Произнесла она медленно, но понятнее мне точно не стало. У меня защипало ладони, глаза невольно забегали.
Том вонзает нож в тарталетку с киви.
— На доске написано, — говорит он, перемещая тарталетку себе на блюдце.
Правда? Слава богу. Я шарю глазами по густо усеянной разными предметами доске в поисках слов… слов. Где они? Проходят секунды. Я ощущаю на себе взгляд девяти пар глаз. Стоп… Что там между краем пейзажа Адамса Анселя и перьями из петушиного хвоста?
Я вижу надпись на совершенно неизвестном языке.
— Что за фигня? — бормочет Шахматный Свитер.
Энн наклоняется к его уху и шепчет. Не очень тихо.
— По-моему, Гвен сказала, это ее имя: принцесса Падающая Вода.
Да!
— Ну, мы с семьей часто ездим в Оклахому, но в наши дни роль принцессы племени церемониальная: ну, там, корзины плести, ходить на парады и тому подобное, — говорю я, надеясь, что мой небрежный тон показывает, как мне надоело ездить на платформах для парадов.

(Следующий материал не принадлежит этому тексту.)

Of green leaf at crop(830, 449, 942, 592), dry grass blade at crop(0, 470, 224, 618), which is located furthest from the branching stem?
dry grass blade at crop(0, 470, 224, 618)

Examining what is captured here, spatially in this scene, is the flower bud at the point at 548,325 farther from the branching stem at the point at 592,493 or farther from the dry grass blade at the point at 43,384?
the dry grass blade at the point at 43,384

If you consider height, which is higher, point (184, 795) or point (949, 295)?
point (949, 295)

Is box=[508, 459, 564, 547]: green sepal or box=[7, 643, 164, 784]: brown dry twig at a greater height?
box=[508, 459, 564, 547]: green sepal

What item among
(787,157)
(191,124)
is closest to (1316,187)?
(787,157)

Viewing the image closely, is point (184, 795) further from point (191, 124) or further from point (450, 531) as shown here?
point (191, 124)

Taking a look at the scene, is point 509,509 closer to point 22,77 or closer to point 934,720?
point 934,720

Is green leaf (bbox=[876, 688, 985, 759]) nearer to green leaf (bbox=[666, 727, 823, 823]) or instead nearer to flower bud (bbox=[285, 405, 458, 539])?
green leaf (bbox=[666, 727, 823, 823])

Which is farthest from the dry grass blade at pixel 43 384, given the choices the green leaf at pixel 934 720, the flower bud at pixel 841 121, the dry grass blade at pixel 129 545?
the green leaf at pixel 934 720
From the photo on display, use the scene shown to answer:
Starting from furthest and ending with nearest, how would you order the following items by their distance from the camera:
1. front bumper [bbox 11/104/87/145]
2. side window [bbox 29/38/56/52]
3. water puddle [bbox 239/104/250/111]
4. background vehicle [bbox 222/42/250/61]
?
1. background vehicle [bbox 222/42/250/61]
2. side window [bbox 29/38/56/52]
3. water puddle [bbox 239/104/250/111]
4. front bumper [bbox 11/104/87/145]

— Как принцесса Ди! — восхищается Черная Джинса.
— Да, точно.
Том проглатывает остатки тарталетки, запивает кофе и говорит:
— Эмили, мы снимаем нашу кампанию в январе. Тебе это подходит?
— Да. Я так и планирую. То есть надеюсь! — щебечу я.
Все снова улыбаются.
— Надеюсь, нам удастся ее заказать!
— Невероятно!
— Обязательно надо!
Красные Очки поднимает руку.
— Почему вас зовут не Мужеубийца?
Я издаю тихий смущенный смешок.
Она ждет.
— Э-э, спасибо за комплимент, — помолчав, говорю я.
Она отмахивается:
— Я к тому, что разве вас не должны звать Мужеубийца, как Вилму Мужеубийцу, нынешнего вождя чероки? Если, конечно, под титулом «принцесса» вы понимаете то, что вы из рода вождей, а не «мисс чероки», как чероки называют церемониальную роль, описанную вами?
У меня в голове стало пусто-пусто.
Красные Очки помешивает свой кофе.
— А я-то, глупая, вчера говорила с Вилмой. Которая слыхом не слыхивала о принцессе Падающая Вода.
Теплая, доброжелательная атмосфера в зале индевеет. Девять пар глаз переглядываются. Нет, восемь. Красные Очки буравит взглядом меня.
Первой заговаривает Энн. Она, сморщившись, поворачивает лицо ко мне.
— Эмили, ты ведь чероки? Скажи нам, что хотя бы это правда.
Красные Очки выжидающе смотрит на меня.
— …Ну?
— Нет… вообще-то… я просто… я просто Эмили. Эмили Вудс.
Том разражается хохотом и хлопает. На секунду мне кажется, что еще не все потеряно.
— Значит, ты нас обманула, — тихо говорит Энн.
Я смотрю на стол.
— Ясно! — отрезает Красные Очки. — Спасибо, Эмили. Можете идти.
Я еще сижу, боюсь не удержаться на ногах. Энн с оглушительным щелчком открывает папку.
Колесики моего стула жужжат по ковру. Я скриплю стулом и встаю.
— До свидания.
В ответ молчание. Я как можно тише закрываю за собой дверь.